This repository contains a U-Net model with Resnet-34 encoder trained for detecting building construction changes in satellite imagery using the LEVIR-CD dataset. It consists of pairs of before & after aerial images with pixel-wise change annotations.
Training proved successful enough for the model to work well on real-world Google Earth images (example of landscape changes in my hometown's suburbs below).
Apart from training, two postprocessing steps were applied, which are tuning the threshold for binarizing the model's probabilistic output and filtering out the smallest connected components which are unlikely to be real changes rather than noise.
While assessing model's performance, main metrics taken into account were classical F1 Score and Intersection over Union (IoU) of the predicted change mask with the ground truth (being binary mask corresponding to pixels where changes occured).
Model performance on the test set under different configurations:
| Configuration | Change IoU | F1 | Precision | Recall |
|---|---|---|---|---|
| Default threshold (0.50) | 0.697 | 0.821 | 0.724 | 0.949 |
| Optimal threshold (0.885) | 0.774 | 0.873 | 0.887 | 0.859 |
| Min. component filter (300px) | 0.701 | 0.824 | 0.731 | 0.944 |
| Optimal threshold + min. component filter | 0.764 | 0.866 | 0.891 | 0.843 |
The default threshold gives high recall but mediocre precision, hence the model flagged too much. The precision-recall curve on the validation set lead to picking a much more conservative threshold (0.885) which at the cost of recall recovered 7.7 points of IoU.

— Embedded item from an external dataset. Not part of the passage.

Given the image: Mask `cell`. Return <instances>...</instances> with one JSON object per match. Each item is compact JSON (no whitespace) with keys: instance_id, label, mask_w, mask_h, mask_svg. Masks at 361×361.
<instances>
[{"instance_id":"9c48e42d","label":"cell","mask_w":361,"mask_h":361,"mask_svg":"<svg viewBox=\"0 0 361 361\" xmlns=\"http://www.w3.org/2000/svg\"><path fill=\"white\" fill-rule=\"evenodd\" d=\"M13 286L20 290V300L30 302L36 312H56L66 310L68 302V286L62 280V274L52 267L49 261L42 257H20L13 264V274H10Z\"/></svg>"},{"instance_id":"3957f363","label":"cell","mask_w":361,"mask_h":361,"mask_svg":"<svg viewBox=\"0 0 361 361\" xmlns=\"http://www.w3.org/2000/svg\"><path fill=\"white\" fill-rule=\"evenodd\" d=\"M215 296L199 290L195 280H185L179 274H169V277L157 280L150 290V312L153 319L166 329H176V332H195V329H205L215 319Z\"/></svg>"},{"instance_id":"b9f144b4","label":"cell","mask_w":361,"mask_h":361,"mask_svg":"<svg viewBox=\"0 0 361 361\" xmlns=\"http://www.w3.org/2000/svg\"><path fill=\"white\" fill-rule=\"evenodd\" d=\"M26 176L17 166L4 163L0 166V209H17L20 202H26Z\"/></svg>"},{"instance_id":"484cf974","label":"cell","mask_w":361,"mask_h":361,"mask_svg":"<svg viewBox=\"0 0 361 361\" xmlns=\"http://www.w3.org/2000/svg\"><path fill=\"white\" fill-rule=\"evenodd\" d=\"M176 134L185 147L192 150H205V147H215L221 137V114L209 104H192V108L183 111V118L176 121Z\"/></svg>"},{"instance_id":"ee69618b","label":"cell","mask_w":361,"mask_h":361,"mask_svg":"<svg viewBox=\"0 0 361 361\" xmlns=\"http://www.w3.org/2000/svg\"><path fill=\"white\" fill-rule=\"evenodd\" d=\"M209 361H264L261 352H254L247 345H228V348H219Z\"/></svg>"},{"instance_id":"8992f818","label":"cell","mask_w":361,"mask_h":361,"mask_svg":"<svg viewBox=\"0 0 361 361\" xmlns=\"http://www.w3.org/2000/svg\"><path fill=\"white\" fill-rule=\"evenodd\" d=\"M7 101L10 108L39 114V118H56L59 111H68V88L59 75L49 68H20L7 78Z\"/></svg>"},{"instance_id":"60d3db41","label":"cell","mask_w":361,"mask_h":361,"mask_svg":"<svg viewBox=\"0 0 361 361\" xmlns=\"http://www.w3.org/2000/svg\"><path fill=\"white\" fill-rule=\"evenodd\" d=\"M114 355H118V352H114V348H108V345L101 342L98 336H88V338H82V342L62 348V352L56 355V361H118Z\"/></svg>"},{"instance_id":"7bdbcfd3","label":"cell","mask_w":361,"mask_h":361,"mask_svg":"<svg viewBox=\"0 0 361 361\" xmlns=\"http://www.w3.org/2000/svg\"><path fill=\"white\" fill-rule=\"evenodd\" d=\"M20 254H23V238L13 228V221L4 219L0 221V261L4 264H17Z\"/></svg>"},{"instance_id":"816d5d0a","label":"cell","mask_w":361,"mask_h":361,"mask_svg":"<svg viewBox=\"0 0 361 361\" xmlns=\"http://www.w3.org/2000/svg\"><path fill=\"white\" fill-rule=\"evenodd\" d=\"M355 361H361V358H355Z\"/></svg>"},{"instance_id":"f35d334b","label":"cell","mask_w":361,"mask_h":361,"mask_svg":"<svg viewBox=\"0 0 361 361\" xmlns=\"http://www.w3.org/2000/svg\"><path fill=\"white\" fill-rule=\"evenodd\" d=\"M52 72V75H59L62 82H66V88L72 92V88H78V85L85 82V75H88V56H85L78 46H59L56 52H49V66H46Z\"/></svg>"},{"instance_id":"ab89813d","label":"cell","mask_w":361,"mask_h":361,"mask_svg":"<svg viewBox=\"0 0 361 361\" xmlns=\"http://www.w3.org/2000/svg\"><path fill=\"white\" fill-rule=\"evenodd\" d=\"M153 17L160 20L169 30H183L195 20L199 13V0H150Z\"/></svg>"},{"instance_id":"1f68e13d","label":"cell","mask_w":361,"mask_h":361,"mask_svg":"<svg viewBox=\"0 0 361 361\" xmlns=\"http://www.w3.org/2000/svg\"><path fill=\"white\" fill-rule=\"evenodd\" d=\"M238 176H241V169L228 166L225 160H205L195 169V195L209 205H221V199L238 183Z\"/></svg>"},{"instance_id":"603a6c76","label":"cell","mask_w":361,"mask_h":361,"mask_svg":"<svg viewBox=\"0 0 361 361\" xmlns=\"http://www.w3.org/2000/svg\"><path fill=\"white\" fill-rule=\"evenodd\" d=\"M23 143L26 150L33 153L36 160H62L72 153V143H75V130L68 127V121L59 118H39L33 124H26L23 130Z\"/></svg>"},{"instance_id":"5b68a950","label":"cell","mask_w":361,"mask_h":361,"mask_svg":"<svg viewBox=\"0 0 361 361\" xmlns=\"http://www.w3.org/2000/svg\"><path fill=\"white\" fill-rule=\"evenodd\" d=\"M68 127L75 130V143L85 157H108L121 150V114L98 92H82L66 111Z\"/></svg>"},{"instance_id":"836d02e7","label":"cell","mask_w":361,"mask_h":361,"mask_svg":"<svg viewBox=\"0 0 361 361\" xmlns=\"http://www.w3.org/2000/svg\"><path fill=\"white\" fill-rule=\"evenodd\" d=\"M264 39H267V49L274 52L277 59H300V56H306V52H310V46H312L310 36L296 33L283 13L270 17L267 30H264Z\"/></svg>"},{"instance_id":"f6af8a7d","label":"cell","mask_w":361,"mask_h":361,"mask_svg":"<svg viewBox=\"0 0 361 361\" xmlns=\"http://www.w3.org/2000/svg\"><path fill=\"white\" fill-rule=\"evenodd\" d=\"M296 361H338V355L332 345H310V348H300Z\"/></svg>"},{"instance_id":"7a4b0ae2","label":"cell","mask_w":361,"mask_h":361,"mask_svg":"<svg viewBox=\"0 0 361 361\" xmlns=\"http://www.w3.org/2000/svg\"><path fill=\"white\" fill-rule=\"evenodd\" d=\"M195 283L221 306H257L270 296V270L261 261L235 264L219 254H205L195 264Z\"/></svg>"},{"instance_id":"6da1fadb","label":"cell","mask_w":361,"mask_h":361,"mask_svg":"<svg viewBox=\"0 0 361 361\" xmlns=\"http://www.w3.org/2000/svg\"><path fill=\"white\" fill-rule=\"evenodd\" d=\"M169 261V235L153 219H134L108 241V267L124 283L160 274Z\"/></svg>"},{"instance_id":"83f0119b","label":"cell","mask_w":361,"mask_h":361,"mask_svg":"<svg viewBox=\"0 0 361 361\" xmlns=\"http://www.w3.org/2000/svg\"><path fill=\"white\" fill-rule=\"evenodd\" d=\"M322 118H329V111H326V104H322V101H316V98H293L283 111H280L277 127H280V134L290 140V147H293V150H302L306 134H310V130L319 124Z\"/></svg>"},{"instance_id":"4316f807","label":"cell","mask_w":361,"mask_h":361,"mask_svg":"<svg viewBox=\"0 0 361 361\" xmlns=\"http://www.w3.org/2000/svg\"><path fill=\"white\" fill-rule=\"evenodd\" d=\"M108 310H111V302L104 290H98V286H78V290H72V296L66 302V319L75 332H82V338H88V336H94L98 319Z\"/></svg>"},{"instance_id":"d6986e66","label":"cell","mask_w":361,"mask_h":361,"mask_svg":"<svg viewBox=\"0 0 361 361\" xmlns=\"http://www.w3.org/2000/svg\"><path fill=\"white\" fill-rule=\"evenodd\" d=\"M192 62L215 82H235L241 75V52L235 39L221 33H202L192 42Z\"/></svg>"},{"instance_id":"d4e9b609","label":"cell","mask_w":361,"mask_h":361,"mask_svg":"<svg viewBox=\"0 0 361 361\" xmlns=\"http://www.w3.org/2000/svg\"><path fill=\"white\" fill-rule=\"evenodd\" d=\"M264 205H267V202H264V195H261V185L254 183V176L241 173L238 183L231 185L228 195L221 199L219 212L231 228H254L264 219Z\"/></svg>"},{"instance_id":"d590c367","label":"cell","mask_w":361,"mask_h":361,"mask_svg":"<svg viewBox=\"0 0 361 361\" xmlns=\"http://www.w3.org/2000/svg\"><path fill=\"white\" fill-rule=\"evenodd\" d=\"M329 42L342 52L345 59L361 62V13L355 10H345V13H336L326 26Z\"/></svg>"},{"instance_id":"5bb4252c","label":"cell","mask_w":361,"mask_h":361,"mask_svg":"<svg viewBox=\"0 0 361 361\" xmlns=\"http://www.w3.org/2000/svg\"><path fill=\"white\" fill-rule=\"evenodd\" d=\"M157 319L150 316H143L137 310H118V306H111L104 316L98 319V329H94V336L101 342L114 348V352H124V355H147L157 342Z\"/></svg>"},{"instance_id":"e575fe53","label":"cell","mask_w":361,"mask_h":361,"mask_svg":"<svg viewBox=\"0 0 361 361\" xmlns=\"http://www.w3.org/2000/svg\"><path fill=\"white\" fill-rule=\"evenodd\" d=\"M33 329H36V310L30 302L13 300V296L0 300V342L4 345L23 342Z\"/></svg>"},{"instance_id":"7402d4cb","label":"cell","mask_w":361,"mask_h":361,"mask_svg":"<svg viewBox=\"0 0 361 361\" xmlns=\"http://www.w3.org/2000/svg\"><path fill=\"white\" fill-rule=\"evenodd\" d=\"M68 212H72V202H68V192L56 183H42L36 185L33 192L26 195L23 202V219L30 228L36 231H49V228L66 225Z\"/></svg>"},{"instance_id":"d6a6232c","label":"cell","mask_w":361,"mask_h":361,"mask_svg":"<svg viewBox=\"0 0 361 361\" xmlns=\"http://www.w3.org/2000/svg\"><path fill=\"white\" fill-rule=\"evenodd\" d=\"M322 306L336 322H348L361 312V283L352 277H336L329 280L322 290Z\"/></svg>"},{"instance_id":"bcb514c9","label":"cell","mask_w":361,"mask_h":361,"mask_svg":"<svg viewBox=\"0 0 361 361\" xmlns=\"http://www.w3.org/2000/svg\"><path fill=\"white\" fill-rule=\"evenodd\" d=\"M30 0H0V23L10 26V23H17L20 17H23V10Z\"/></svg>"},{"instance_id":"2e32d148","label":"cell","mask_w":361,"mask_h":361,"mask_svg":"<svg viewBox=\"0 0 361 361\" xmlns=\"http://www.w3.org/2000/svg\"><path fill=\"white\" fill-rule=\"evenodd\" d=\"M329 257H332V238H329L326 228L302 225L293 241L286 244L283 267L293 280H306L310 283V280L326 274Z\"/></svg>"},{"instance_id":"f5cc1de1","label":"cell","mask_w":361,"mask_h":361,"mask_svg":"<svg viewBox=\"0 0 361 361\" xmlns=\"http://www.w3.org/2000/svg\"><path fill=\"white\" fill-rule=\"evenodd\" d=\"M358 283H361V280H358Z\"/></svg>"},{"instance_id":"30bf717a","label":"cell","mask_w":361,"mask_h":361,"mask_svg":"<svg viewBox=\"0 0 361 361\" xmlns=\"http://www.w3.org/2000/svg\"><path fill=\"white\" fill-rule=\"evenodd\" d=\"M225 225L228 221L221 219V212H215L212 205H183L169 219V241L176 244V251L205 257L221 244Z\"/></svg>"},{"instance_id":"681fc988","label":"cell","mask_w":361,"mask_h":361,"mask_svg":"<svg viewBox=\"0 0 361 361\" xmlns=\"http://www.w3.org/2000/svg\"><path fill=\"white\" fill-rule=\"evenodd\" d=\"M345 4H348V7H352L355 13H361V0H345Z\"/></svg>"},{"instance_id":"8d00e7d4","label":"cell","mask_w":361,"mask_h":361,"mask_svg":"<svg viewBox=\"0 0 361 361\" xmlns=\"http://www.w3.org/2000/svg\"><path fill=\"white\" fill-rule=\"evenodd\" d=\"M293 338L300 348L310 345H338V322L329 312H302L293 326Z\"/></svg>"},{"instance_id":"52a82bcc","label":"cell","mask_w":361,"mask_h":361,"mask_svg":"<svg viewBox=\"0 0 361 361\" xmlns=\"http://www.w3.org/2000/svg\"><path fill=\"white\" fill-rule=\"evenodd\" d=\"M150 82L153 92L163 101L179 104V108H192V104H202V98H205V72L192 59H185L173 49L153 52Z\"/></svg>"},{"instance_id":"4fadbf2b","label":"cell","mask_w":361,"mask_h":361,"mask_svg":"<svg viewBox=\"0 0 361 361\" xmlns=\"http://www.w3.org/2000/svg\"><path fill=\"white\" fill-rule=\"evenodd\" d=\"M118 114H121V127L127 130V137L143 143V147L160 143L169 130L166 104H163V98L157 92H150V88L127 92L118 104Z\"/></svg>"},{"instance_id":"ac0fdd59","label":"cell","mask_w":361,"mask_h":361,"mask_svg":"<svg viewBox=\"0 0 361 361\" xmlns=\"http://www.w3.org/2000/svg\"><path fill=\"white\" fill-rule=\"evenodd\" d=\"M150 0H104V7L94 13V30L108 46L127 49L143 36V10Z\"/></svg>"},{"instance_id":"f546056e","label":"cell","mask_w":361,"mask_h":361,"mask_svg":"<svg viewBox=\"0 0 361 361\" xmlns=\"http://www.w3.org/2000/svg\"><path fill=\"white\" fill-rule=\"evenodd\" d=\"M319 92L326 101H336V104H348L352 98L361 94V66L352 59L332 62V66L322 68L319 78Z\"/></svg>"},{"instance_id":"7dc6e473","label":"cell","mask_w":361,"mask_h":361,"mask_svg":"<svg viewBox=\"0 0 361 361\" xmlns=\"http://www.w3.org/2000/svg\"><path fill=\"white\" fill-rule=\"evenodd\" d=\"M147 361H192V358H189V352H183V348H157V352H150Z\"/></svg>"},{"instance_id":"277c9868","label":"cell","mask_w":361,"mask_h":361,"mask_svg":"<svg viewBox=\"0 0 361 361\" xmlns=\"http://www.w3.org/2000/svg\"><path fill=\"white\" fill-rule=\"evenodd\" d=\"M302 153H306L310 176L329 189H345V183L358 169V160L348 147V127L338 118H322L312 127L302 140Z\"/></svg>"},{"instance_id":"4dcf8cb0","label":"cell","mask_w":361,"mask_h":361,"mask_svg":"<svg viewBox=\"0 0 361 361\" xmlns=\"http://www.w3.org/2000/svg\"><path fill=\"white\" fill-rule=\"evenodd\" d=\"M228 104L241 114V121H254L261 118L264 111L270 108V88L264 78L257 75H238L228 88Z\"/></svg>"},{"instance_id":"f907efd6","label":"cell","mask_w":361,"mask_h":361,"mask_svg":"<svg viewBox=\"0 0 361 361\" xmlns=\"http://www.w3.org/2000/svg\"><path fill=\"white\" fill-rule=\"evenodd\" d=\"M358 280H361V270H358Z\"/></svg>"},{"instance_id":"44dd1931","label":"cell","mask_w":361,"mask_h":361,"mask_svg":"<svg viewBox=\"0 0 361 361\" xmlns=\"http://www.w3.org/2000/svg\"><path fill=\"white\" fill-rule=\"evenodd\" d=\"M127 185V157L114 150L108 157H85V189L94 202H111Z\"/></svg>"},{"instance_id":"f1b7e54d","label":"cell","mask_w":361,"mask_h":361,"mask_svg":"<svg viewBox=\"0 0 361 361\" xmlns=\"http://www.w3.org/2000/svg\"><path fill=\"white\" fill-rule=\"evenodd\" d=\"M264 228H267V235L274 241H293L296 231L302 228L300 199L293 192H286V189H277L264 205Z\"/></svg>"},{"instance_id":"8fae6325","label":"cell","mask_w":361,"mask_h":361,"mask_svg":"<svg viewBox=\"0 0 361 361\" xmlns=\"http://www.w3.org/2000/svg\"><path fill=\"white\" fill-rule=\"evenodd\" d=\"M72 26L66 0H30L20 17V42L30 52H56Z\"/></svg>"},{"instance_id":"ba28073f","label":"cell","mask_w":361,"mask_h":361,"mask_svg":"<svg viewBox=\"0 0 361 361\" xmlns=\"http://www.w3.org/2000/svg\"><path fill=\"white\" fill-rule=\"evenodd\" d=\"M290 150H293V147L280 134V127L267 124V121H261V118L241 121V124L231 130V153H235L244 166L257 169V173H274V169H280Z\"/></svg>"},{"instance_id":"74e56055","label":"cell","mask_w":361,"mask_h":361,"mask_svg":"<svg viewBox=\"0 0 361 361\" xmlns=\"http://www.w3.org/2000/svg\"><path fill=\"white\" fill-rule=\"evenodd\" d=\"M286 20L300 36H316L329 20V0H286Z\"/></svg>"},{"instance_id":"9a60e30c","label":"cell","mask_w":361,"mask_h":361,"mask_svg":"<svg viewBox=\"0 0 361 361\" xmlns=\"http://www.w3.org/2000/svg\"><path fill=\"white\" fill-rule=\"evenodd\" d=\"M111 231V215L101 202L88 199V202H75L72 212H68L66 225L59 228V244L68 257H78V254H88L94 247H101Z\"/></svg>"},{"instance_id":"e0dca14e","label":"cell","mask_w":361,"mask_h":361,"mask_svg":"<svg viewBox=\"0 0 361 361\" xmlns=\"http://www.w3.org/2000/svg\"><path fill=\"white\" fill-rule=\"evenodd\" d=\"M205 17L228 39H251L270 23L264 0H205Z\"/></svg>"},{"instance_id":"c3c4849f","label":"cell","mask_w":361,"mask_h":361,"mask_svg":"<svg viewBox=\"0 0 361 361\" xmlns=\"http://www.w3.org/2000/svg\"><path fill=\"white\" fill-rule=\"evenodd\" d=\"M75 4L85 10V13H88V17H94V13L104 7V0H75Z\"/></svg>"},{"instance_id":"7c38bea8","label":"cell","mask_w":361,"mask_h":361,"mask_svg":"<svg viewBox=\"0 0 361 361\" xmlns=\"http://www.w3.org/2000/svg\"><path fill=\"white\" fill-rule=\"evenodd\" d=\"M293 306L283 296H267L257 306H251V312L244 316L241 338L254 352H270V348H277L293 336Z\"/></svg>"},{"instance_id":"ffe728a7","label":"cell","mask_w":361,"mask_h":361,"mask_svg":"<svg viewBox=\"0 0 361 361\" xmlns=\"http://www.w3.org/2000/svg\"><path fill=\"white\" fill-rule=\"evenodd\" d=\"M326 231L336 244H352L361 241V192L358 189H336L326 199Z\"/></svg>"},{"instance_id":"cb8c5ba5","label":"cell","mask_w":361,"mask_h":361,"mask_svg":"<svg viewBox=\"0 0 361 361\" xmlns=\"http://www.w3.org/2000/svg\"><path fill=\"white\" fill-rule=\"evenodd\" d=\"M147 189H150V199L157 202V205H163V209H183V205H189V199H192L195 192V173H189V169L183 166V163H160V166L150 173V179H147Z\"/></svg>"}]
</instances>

Component filtering out changes smaller than 300 pixels managed to clean up some noise and slightly improve precision, nevertheless F1 and IoU didn't increase. Overall the model turned out to be pretty robust to noise and the optimal threshold alone was enough to get good results, with example inference results on the test set shown below.
Model along with the environment has been containerized with Docker & everything is set up to run with Makefile commands. Configuration file in the config folder contains all the default parameters for training, evaluation and inference.
Model training and evaluation can be run with the following:
make build
make train
make evaluate THRESHOLD=0.885
make inference IMG_A=before.png IMG_B=after.png THRESHOLD=0.885Data folder should be structured analogously to the LEVIR-CD dataset, with train, val and test subfolders, each containing A, B and label subfolders with before images, after images and change masks respectively.
For threshold tuning after training:
make postprocessIn order to set up MLflow UI at http://localhost:5000:
make mlflow-ui During training & inference, both images are concatenated into a single 6-channel tensor (3 (R, G, B) channels per image) and fed through a UNet, which despite being quite a simple approach turned out to work well. The ResNet-34 encoder learns to compare the two timestamps internally rather than needing an explicit difference operation.
One of the main obstacles in the training process was the class imbalance -
naturally, the change pixels are a minority of the data, so to combat this, a 10x class weight is applied to the change class in the loss function.
To further improve the model's robustness, data augmentation is applied during training. The transformations include horizontal/vertical flips, random rotations, and color jitter, with the last one being applied independently to each image in the pair - if applied together, model wouldn't actually learn to detect the color shifts which change every day.